THE PROBLEM - Copy the whole listing below word for word, keeping every line as it appears.

DATA RECORDS -

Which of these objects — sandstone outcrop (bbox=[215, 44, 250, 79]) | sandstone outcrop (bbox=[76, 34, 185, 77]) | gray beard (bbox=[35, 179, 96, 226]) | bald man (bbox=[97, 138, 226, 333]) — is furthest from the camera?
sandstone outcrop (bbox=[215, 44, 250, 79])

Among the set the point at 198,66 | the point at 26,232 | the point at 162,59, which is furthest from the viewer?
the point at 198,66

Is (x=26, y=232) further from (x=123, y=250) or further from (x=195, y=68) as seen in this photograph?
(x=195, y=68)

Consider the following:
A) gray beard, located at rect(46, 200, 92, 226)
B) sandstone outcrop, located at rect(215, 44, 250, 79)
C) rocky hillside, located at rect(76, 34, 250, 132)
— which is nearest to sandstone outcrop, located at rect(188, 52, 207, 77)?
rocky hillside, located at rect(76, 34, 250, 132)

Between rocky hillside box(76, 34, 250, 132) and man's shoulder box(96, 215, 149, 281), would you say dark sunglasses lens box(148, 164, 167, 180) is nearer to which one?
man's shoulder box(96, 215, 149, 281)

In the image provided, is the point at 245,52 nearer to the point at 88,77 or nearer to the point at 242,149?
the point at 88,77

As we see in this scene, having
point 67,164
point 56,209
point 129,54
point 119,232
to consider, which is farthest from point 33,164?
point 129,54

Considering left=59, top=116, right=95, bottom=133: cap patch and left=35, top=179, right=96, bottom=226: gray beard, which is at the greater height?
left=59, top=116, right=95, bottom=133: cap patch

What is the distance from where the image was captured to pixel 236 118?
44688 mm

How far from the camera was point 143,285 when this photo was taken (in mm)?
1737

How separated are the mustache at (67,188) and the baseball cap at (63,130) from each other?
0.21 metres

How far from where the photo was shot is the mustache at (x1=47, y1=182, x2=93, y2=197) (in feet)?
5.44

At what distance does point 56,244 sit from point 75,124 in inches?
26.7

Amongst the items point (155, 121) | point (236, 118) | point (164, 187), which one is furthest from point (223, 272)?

SOLUTION FOR THIS EXERCISE -
Which of these objects — sandstone outcrop (bbox=[215, 44, 250, 79]) | sandstone outcrop (bbox=[76, 34, 185, 77]) | gray beard (bbox=[35, 179, 96, 226]) | bald man (bbox=[97, 138, 226, 333]) — is furthest from the camera?
sandstone outcrop (bbox=[215, 44, 250, 79])

Among the set the point at 198,66 | the point at 26,232 | the point at 162,59, which is furthest from the viewer?
the point at 198,66

Is (x=26, y=232) further from (x=123, y=250) or further from (x=195, y=68) as seen in this photograph?
(x=195, y=68)

Consider the following:
A) gray beard, located at rect(46, 200, 92, 226)
B) sandstone outcrop, located at rect(215, 44, 250, 79)
C) rocky hillside, located at rect(76, 34, 250, 132)
— which is nearest to sandstone outcrop, located at rect(188, 52, 207, 77)?
rocky hillside, located at rect(76, 34, 250, 132)

Between rocky hillside box(76, 34, 250, 132) and man's shoulder box(96, 215, 149, 281), would you say dark sunglasses lens box(148, 164, 167, 180) is nearer to which one?
man's shoulder box(96, 215, 149, 281)

In the image provided, is the point at 245,52 nearer to the point at 88,77 or nearer to the point at 242,149?
the point at 88,77

As we see in this scene, having
point 67,164
point 56,209
point 129,54
point 119,232
to consider, which is farthest from point 33,164?
point 129,54

Considering left=59, top=116, right=95, bottom=133: cap patch and left=35, top=179, right=96, bottom=226: gray beard, which is at the greater height?
left=59, top=116, right=95, bottom=133: cap patch

What is the distance from where the image was captured to pixel 236 118?
44688 mm

How far from the camera was point 143,285 when this photo was taken (in mm)?
1737

How separated are the mustache at (67,188) and the baseball cap at (63,130) from each other?
0.21 metres

How far from where the photo was shot is the mustache at (x1=47, y1=182, x2=93, y2=197) (in feet)?
5.44

At what distance does point 56,244 sit from point 75,124 in inches?
26.7

Amongst the items point (155, 121) | point (236, 118) | point (164, 187), which one is furthest from point (223, 272)?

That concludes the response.